A report from Global Witness says logging companies have been granted lumber rights in 60 percent of the country's rainforests in the six years since Ellen Johnson Sirleaf became president of Liberia.

Sirleaf, praised for revoking corrupt and badly managed logging companies when she took office in 2006, has already ordered a investigation into the situation.

Large amounts of illegal timber were used to finance arms sales during the country's civil war.

Global Witness alleges nearly a quarter of Liberia's landmass has been handed to logging companies using secret and often illegal permits, such as Private Use Permits designed to allow private land owners to cut trees on their property, in order to circumvent legislation.

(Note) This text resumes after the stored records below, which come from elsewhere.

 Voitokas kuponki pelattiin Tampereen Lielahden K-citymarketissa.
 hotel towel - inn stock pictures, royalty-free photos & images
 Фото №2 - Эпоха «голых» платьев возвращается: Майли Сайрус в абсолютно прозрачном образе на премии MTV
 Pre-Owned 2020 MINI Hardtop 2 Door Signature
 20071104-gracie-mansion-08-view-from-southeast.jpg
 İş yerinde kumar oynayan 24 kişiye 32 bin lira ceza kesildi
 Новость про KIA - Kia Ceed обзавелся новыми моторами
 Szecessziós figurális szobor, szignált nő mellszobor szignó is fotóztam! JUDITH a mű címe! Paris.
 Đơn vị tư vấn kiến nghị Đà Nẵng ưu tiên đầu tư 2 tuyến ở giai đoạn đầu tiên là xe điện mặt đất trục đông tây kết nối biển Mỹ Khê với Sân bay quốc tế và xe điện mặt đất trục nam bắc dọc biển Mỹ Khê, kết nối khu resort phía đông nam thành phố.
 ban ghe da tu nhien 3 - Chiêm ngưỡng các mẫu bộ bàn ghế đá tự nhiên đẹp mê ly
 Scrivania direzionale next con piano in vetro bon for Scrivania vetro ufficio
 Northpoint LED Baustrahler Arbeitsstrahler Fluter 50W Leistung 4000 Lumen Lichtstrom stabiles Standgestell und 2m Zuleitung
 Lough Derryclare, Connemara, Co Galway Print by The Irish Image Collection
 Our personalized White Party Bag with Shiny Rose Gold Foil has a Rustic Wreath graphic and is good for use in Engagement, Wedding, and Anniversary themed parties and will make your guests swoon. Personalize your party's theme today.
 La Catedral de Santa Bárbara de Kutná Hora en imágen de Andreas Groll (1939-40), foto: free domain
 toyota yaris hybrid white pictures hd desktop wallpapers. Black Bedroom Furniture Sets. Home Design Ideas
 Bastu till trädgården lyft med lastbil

The Liberian government put a moratorium on such permits in February.

"What we're finding out sadly is that the community is not benefiting, the government is not getting the taxes it requires," Liberian Information Minister Lewis Brown told the BBC.

"But more than that the guys are spreading out into the countryside and engage in massive deforestation and this was never the intention."

The West African nation, with some of the largest areas of rainforest in the region, can ill afford to lose control of them, environmentalists said.

"It does mark an extraordinary breakdown of law in Liberia's logging sector, a sector which has received an awful lot of support since the war both from President Johnson Sirleaf and from the United States, the European Union and other international partners," Jonathan Gant, a policy adviser at Global Witness, said.